Наличие слабоумного сына не укладывалось в моей голове. Я, молодой парень, не мог смириться с этим. Друзьям по подъезду, знакомым с детства, соврал, что из-за смерти нашего с Леной малыша мои мама с папой усыновили чужого ребёнка-инвалида. Мне было ужасно стыдно за Ваню. Просто немыслимо признаться, что я отец дауна. Сам я поздний ребенок. Подслушав в детстве разговор мамы с врачом, я узнал, что ей делали так называемую реанимацию плода. То есть меня. Оживили специальным уколом. Я родился мёртвым, практически мёртвым. В детстве много болел. Рахитичная, большая голова, торчащий живот. Меня вечно таскали по врачам. Из-за сколиоза запретили поднимать тяжести, и мама не придумала ничего лучше, чем рвать школьные учебники для того, чтобы я носил в портфеле только те страницы, которые требовались в данный момент. «Как тебе не стыдно! Это же КНИГА!» – каждодневно порицали меня непогрешимые советские тётки-учительницы, а одноклассники – и что самое ужасное, одноклассницы, издевательски хихикали. Бабушка водила меня в школу и встречала после уроков тогда, когда все уже ходили самостоятельно. Вдобавок я картавил. Путём скандалов, истерик и угроз удалось выколотить отмену бабушкиного эскорта, но взамен мне на шею навесили связку ключей от дома. Боялись, что иначе я их потеряю. Звенящая связка была настоящим камнем на шее.

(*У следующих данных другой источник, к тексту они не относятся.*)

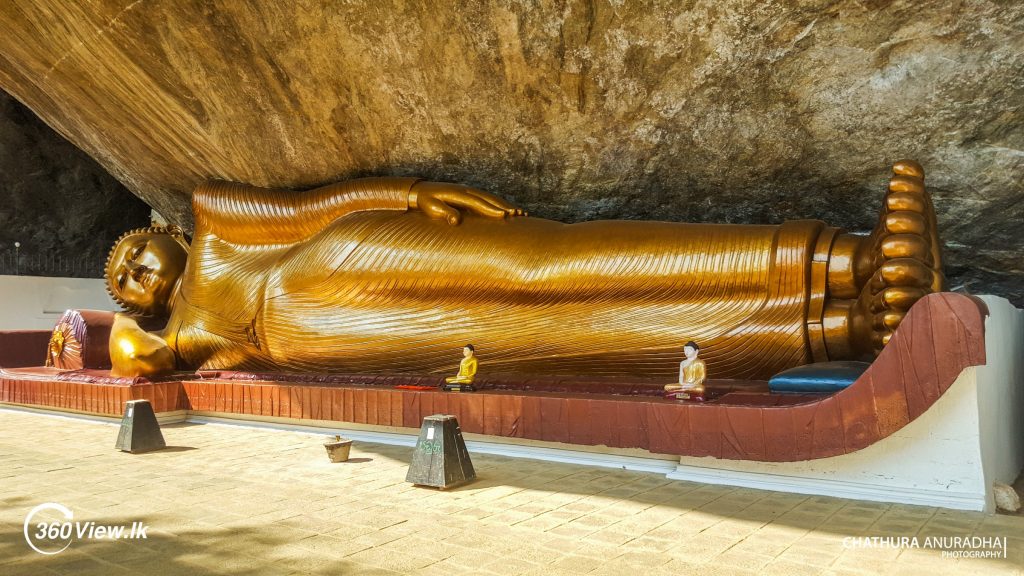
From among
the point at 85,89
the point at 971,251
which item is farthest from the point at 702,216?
the point at 85,89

Подростком я стал тайно заниматься спортом. Тайно, потому что мама запрещала мне перенапрягаться из-за слабого сердца. По утрам я выходил из дома раньше положенного и учился подтягиваться на дворовом турнике. Однажды меня застукал отец. Он не заложил меня маме, а вместо этого дал пару уроков бокса и завёл мне график подтягиваний на клетчатом тетрадном листе. Через два месяца я подтягивался десять раз, перестал передавать в школу медицинские справки, освобождающие меня от физкультуры, и сдал все нормативы. Физрук даже отправил меня на районные соревнования по кроссу. А ещё папа договорился со своей знакомой логопедшей, и она стала со мной заниматься.
За одно лето я физически окреп, научился выговаривать «р» и стал увереннее в себе. Оказалось, что моё чувство юмора многим по душе, а внешность нравится девочкам. Я стал душой компании, закончил школу, поступил в институт. Я приобрёл крепкую неприязнь к инвалидам, калекам и хлюпикам. Жизнь завертелась весёлым колесом. И тут на тебе! Сын – даун…
С чего я так зарубился на этой картине? Зачем мне знать, откуда Ваня её раздобыл? Какая, на хер, разница? Чего мы выперлись на вечернюю пустую улицу? Метаться в поисках хозяина картины смешно. Всему причиной моя раздражительность. Она толкает меня на глупые, бессмысленные поступки. А с Ваней поживёшь – свихнёшься окончательно. По инерции мы всё-таки выходим за ворота. Горят редкие фонари. Метрах в двадцати возле своей калитки стоит сосед Тимофеич.
– Добрый вечер, Виктор Тимофеевич!
– Здорово, Иван. У нас тут авария, слыхали?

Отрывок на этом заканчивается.